• TASK PROMPT:
Report each line of the records where "site" occurs.
** INFORMATION PROVIDED follows **
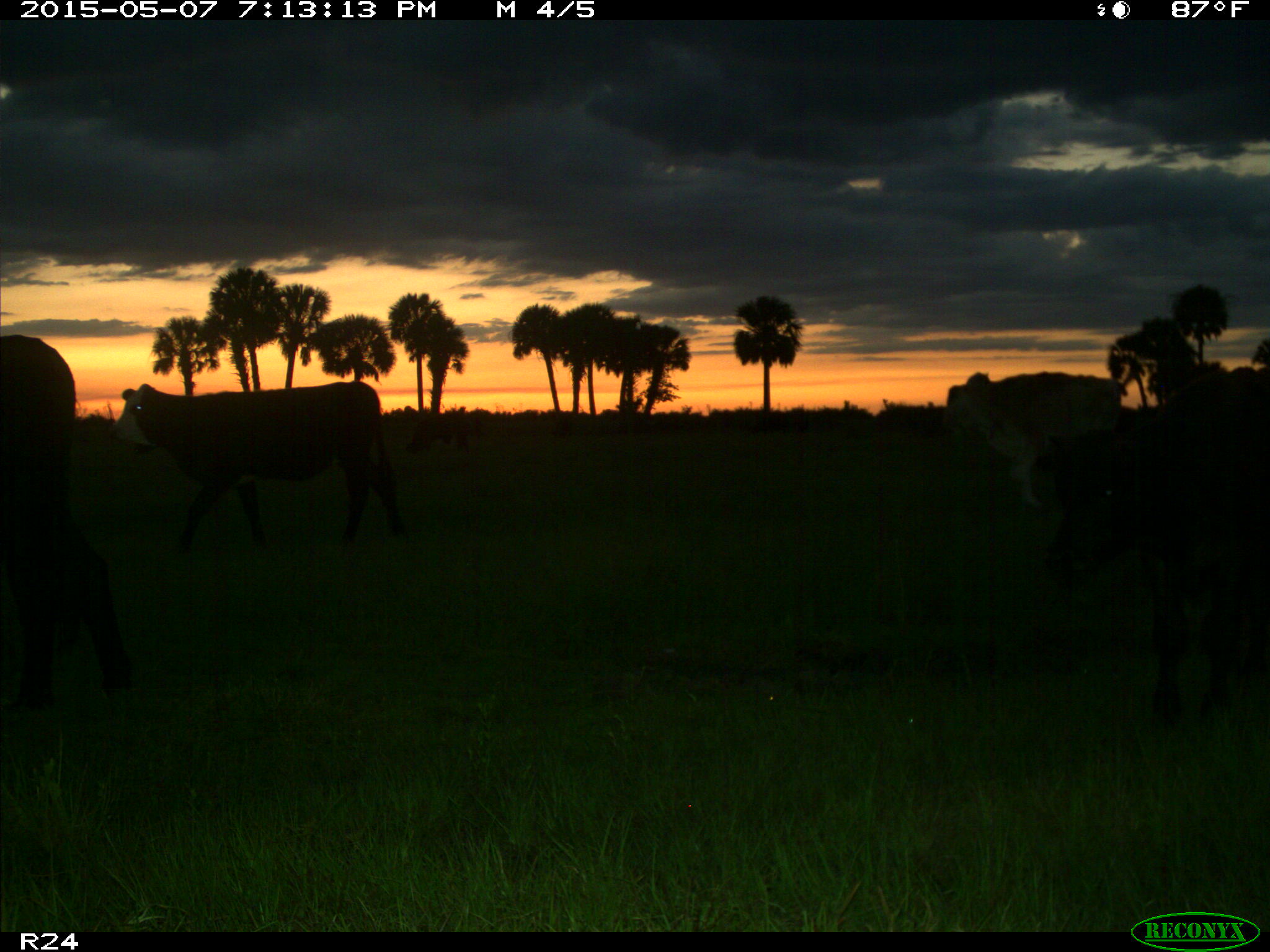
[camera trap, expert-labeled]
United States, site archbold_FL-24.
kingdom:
** End of INFORMATION PROVIDED **
** INFORMATION PROVIDED follows **
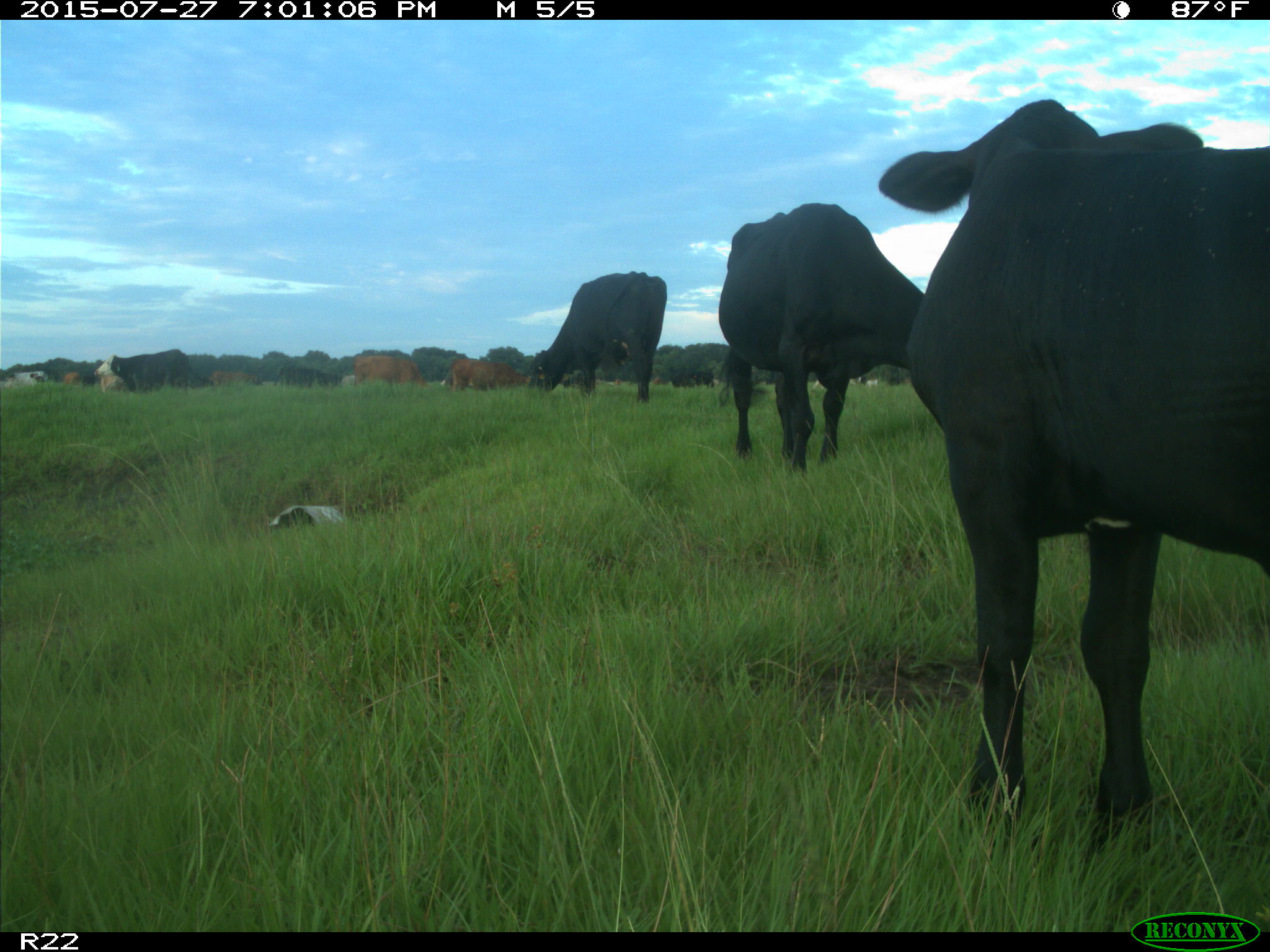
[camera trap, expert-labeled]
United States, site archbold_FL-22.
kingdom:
** End of INFORMATION PROVIDED **
• ANSWER SECTION:
United States, site archbold_FL-24.
United States, site archbold_FL-22.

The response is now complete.